A new technique for measuring the cell growth and metabolism of endothelial cells seeded on vascular prostheses.

Abstract

For the improvement of vascular graft patency, an endothelial cell (EC) lining is desirable. It is essential that the EC remains viable after being seeded onto the prosthetic graft. The aim of this study was to adapt an Alamar redox assay (ABRA) as a technique to monitor the viability of ECs seeded on prosthetic grafts. To test the graft types, we seeded human umbilical vein ECs on compliant polyurethane (CPU), expanded polytetrafluoroethylene, and Dacron at a density of 2 x 10(5) cell/cm(2). After 24 h of incubation, ABRA was added, and the absorbance was measured at 4, 8, and 24 h. To assess seeded cell concentrations on grafts, we seeded CPU at densities ranging from 1 x 10(5) to 8 x 10(5) cell/cm(2). The validity of the test was assessed with sodium azide and mitomycin C, known physiological perturbators. ABRA reduction demonstrated that ECs were viable and functional postseeding on the prosthetic grafts.
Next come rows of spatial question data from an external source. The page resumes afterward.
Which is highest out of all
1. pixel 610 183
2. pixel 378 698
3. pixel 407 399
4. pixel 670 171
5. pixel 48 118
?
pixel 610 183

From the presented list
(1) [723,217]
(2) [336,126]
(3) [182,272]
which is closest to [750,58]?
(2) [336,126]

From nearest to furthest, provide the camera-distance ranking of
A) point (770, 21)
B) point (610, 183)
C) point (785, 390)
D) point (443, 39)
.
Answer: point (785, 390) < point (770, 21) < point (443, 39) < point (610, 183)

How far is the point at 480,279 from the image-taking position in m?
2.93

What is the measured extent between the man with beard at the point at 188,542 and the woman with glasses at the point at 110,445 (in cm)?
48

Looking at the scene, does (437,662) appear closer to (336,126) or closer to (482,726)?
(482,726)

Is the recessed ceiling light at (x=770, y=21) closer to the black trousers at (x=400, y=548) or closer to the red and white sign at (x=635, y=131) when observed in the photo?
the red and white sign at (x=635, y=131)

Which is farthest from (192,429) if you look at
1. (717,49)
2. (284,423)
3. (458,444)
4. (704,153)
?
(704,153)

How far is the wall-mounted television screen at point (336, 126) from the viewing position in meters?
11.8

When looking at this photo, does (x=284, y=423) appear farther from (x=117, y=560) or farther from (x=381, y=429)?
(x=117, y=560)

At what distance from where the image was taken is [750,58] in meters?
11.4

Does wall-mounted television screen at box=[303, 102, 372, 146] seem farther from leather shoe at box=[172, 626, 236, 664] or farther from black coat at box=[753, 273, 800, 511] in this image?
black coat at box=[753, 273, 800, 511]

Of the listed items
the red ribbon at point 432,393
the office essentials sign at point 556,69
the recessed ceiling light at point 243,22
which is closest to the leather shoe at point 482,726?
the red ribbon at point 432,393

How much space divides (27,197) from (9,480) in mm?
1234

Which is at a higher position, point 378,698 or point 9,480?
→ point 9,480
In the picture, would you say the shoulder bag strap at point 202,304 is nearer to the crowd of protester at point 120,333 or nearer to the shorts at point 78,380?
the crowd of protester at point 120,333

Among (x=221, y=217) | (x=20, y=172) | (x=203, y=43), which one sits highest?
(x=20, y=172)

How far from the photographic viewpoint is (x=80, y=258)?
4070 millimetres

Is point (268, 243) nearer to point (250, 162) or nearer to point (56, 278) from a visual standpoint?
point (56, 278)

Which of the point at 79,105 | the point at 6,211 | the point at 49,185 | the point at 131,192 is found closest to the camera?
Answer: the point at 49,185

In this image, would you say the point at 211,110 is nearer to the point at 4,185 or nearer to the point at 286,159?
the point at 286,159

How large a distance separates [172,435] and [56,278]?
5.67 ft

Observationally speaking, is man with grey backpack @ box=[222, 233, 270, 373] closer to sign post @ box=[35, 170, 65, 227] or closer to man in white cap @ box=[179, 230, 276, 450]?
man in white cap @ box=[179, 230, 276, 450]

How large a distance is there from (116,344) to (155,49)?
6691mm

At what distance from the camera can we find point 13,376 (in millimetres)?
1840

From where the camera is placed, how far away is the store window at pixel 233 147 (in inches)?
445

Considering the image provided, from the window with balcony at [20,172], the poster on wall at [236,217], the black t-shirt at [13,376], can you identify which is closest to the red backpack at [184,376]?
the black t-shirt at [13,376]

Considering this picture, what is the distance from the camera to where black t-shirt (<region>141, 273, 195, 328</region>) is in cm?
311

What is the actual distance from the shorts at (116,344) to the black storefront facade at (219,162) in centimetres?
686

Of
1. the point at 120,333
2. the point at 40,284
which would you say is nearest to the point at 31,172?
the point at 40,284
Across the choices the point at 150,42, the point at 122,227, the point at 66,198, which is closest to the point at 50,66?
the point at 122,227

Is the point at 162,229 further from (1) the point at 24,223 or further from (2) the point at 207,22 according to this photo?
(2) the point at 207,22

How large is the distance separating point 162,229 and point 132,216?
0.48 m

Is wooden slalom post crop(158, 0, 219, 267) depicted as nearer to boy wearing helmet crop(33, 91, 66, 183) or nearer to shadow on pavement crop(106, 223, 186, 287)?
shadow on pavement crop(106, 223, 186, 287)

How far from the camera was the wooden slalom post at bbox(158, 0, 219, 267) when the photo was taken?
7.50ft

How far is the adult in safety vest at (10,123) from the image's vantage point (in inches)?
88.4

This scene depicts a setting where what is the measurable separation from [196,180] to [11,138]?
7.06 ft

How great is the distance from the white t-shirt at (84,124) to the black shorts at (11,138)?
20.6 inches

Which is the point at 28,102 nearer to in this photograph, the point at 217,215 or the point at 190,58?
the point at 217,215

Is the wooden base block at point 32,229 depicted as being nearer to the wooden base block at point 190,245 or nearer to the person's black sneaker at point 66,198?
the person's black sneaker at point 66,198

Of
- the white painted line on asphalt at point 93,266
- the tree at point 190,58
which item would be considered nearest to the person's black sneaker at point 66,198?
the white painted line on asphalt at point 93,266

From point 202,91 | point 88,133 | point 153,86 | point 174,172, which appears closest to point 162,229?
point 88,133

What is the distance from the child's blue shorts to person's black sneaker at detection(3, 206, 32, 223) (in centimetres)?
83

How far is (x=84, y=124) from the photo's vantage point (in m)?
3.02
A significant correlation was observed with ABRA reduction and cell concentrations (p < 0.001). The acid phosphatase assay demonstrated enzyme activity in the cells, but they were not maintained under normal physiological conditions. The ABRA bioreduced product was soluble, stable, and noncytotoxic over 24 h. The assay is independent of the geometry or physiochemistry of the graft type. The technique allows the continuous assessment of the metabolism and viability of seeded cells, is simple to perform, and does not destroy the cells or graft materials.